Sixteen highly polymorphic markers were selected and validated for T. spiralis. Primary phylogenetic analysis showed that these markers might serve as a useful tool for genetic studies of Trichinella parasites.

PSMD: An extensive database for pan-species microsatellite investigation and marker development

Microsatellites are widely distributed throughout nearly all genomes which have been extensively exploited as powerful genetic markers for diverse applications due to their high polymorphisms. Their length variations are involved in gene regulation and implicated in numerous genetic diseases even in cancers. Although much effort has been devoted in microsatellite database construction, the existing microsatellite databases still had some drawbacks, such as limited number of species, unfriendly export format, missing marker development, lack of compound microsatellites and absence of gene annotation, which seriously restricted researchers to perform downstream analysis. In order to overcome the above limitations, we developed PSMD (Pan-Species Microsatellite Database, http://big.cdu.edu.cn/psmd/) as a web-based database to facilitate researchers to easily identify microsatellites, exploit reliable molecular markers and compare microsatellite distribution pattern on genome-wide scale. In current release, PSMD comprises 678,106,741 perfect microsatellites and 43,848,943 compound microsatellites from 18,408 organisms, which covered almost all species with available genomic data. In addition to interactive browse interface, PSMD also offers a flexible filter function for users to quickly gain desired microsatellites from large data sets. PSMD allows users to export GFF3 formatted file and CSV formatted statistical file for downstream analysis. We also implemented an online tool for analysing occurrence of microsatellites with user-defined parameters. Furthermore, Primer3 was embedded to help users to design high-quality primers with customizable settings. To our knowledge, PSMD is the most extensive resource which is likely to be adopted by scientists engaged in biological, medical, environmental and agricultural research.

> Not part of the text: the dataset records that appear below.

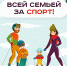 Активный отдых для всей семьи и много крутых призов - Тавдинский городской округ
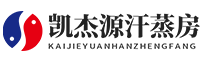 成都凯杰源汗蒸房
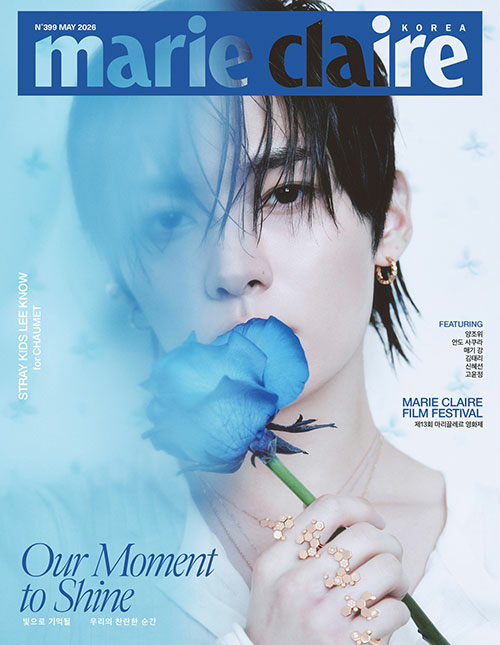 Marie ClaireMay 2026 Issue(Cover: Stray Kids Lee Know)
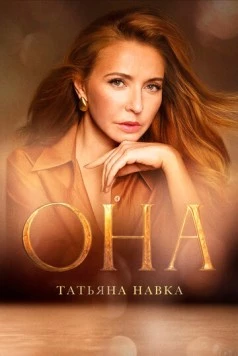 Она. К юбилею Татьяны Навки (2025) фильм смотреть онлайн в хорошем качестве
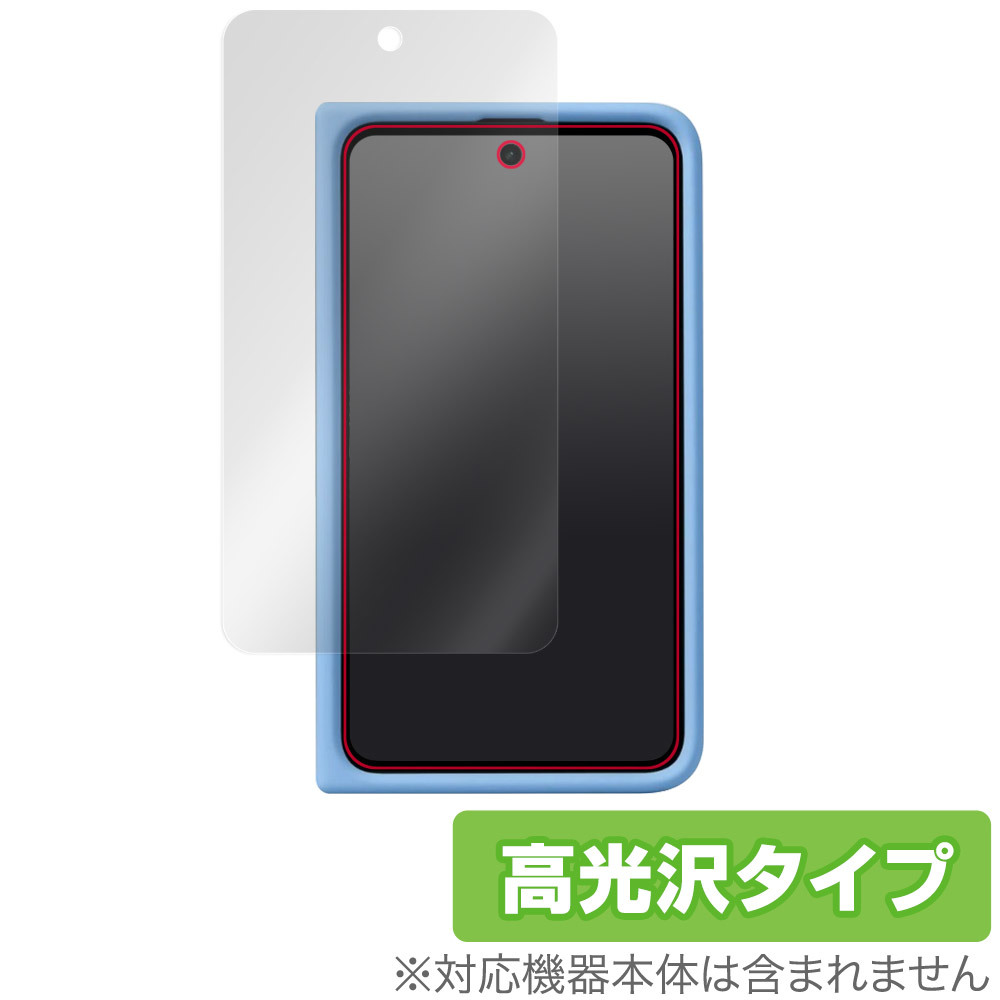 Google Pixel Fold ディスプレイ(外部カバー) 純正ケース装着時対応 保護 フィルム OverLay Brilliant 液晶保護 指紋 指紋防止 高光沢拍卖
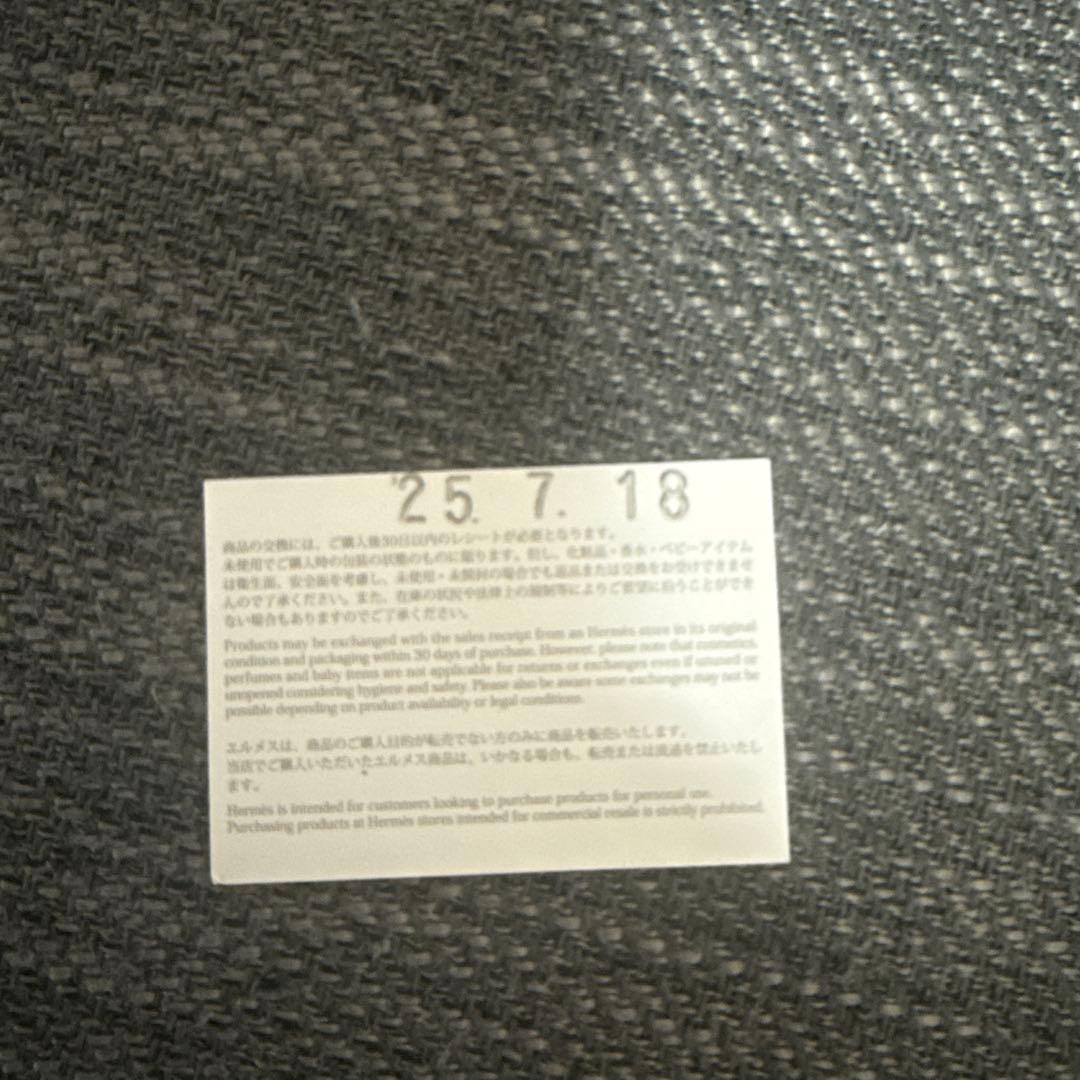 新品未使用HERMES シャワージェル＆ローション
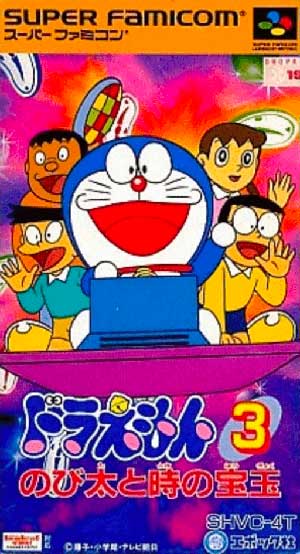 Doraemon 3 - Nobita to Toki no Hougyoku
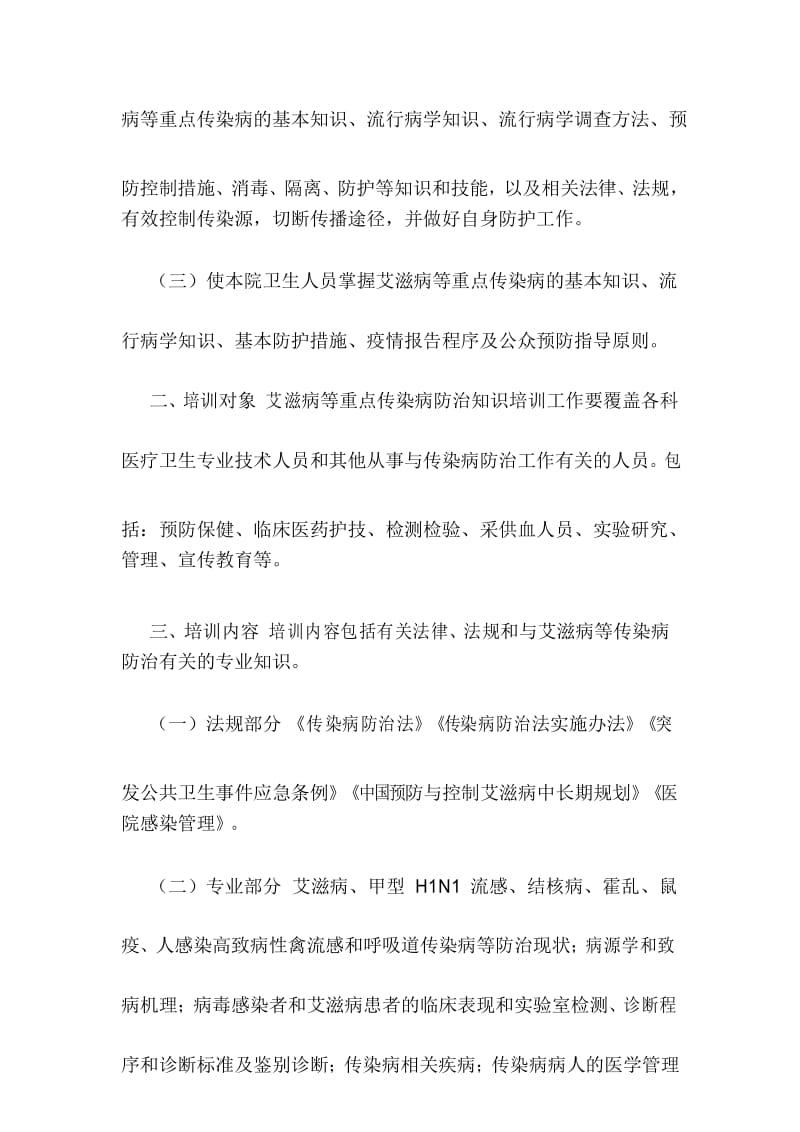 医院传染病防治知识培训计划.docx_第3页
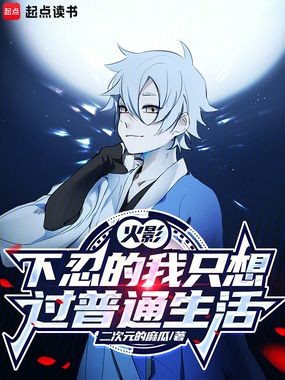 火影：下忍的我只想过普通生活在线阅读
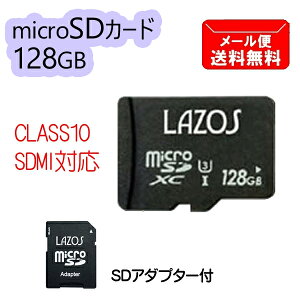 }CNSDJ[h Lazos microSDXC[J[h 128GB UHS-I U3 CLASS10 L-B128MSD10-U3 [microSDJ[h SDJ[hϊA_v^[ microSDXC microSD L^ ۑ \ Q[@ hR Ȃǂ ]@y[֑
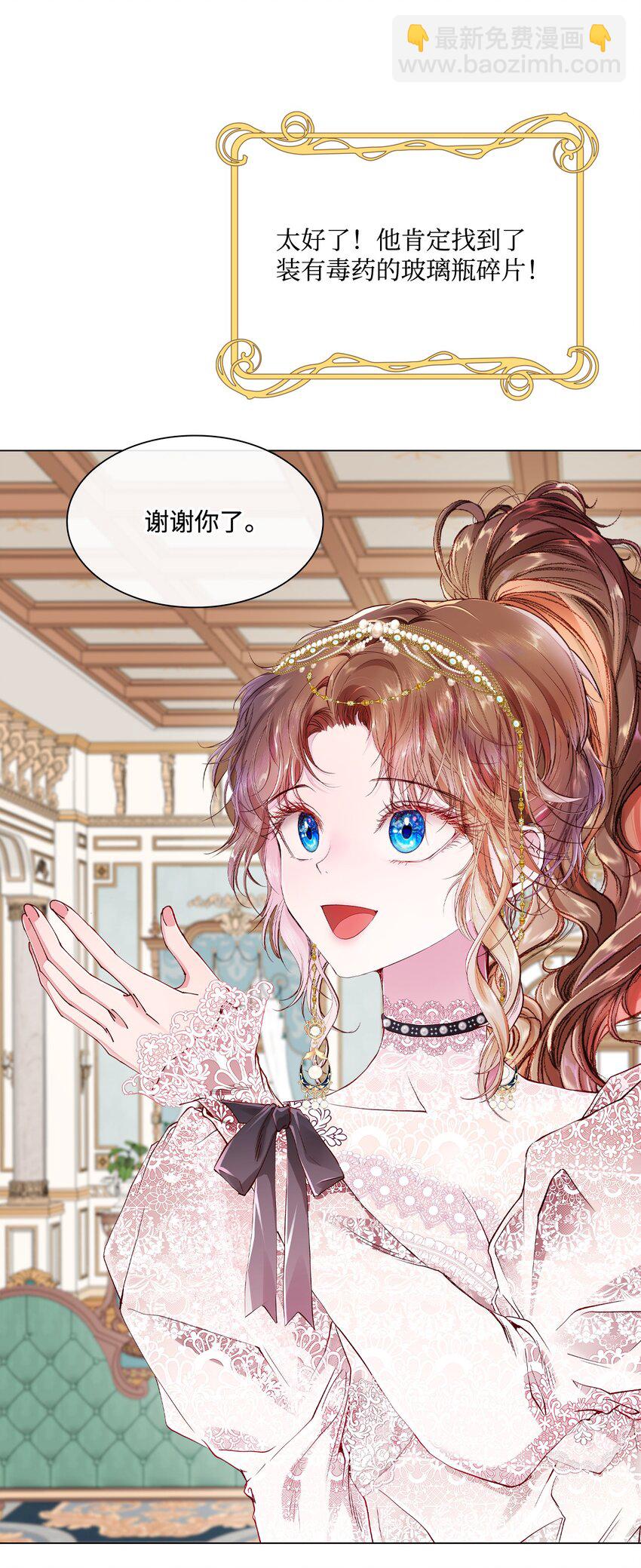 62 奇怪的委托金5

Isolation and strategies of novel tetranucleotide microsatellites with polymorphisms from different chromosomes of the rhesus monkey (Macaca mulatta)

A total of 45 tetranucleotide chromosome-specific microsatellite markers with polymorphism were developed successfully based on three reference rhesus monkey genomes and on In-silico PCR prescreening. The polymorphic information content (PIC) values of 45 polymorphic microsatellite loci ranged from 0.487 to 0.879, with an average of 0.715, which were proven to be moderate to highly polymorphic. We detected 315 alleles on 45 microsatellite loci in 24 Rhesus monkeys. The number of alleles ranged from 3 to 15 and the mean number of alleles was 7 for each locus. Accordingly, the observed and expected heterozygosities obtained were between 0.417 and 1.0 and between 0.550 and 0.908, with an average value of 0.736 and 0.767, respectively. Genetic information demonstrated that 10 loci significantly deviated from Hardy-Weinberg equilibrium (P < 0.05). All 45 primers were not significant with regard to linkage disequilibrium (P > 0.001). Pearson correlation indicated that the PIC value exhibited a significant negative correlation with the loci number (r = - 0.741, P = 0.022), whereas the positive correlation with the number of the samples (r = 0.847, P = 0.070) was not significant. This may be attributed to the presence of random particularities within the loci. The T test of the sample groups indicated that the PIC difference was not significant when the number of samples was set at 10 and/or ≥ 15 (P = 0.7472 ~ 0.8564). These polymorphic and valuable microsatellite loci will facilitate further conservation genetics studies for rhesus monkeys and can be further applied to develop novel genetic markers for other species.